Support Vector Classifier/Regressor
Random Forest Classifier/Regressor
LASSO
DBSCAN

Just add two lines of code.

!pip install scikit-learn-intelex

from sklearnex import patch_sklearn
patch_sklearn()

from sklearn.svm import SVR
from sklearn.datasets import make_regression

X, y = make_regression(
n_samples=100000, 
n_features=10, 
noise=0.5)

svr = SVR()

svr.fit(X, y)

5.6.10. Incorportate Domain Knowledge into XGBoost with Feature Interaction Constraints#

Want to incorporate your domain knowledge into 𝐗𝐆𝐁𝐨𝐨𝐬𝐭?

Try using 𝐅𝐞𝐚𝐭𝐮𝐫𝐞 𝐈𝐧𝐭𝐞𝐫𝐚𝐜𝐭𝐢𝐨𝐧 𝐂𝐨𝐧𝐬𝐭𝐫𝐚𝐢𝐧𝐭𝐬.

Feature Interaction Constraints allow you to control which features are allowed to interact with each other and which are not while building the trees.

For example, the constraint [0, 1] means that Feature_0 and Feature_1 are allowed to interact with each other but with no other variable.
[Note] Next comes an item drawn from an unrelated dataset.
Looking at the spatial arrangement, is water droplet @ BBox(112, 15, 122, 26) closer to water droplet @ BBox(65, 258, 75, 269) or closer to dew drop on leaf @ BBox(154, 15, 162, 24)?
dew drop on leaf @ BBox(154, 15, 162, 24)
Similarly, [3, 5, 9] means that Feature_3, Feature_5, and Feature_9 are allowed to interact with each other but with no other variable.

With this in mind, you can define feature interaction constraints:

Based on domain knowledge, when you know that some features interactions will lead to better results
Based on regulatory constraints in your industry/company where some features can not interact with each other.

import xgboost as xgb

X, y = ...

dmatrix = xgb.DMatrix(X, label=y)

params = {
    "objective": "reg:squarederror",
    "eval_metric": "rmse",
    "interaction_constraints": [[0,2 ], [1, 3, 4]]
}

model_with_constraints = xgb.train(params, dmatrix)

5.6.11. Powerful AutoML with `FLAML`#

Do you always hear about AutoML?

And want to try it out?

Use FLAML for Python.

FLAML (Fast and Lightweight AutoML) is an AutoML package developed by Microsoft.

It can do Model Selection, Hyperparameter tuning, and Feature Engineering automatically.

Thus, it removes the pain of choosing the best model and parameters so that you can focus more on your data.

Per default, its estimator list contains only tree-based models like XGBoost, CatBoost, and LightGBM. But you can also add custom models.

A powerful library!

!pip install flaml

from flaml import AutoML
automl = AutoML()
automl.fit(X_train, y_train, task="classification")

5.6.12. Aspect-based Seniment Analysis with `PyABSA`#

Traditional sentiment analysis focuses on determining the overall sentiment of a piece of text.

For example, the sentence :

“The food was bad and the staff was rude”

would output only a negative sentiment.

But, what if I want to extract, which aspects have a negative or positive sentiment?

That’s the responsibility of aspect-based sentiment analysis.

It aims to identify and extract the sentiment expressed towards specific aspects of a text.

For the sentence:

”The battery life is excellent but the camera quality is bad.”

a model’s output would be:

Battery life: positive
Camera quality: negative

With aspect-based sentiment analysis, you can understand the opinions and feelings expressed about specific aspects.

To do that in Python, use the package PyABSA.

It contains pre-trained models with an easy-to-use API for aspect-term extraction and sentiment classification.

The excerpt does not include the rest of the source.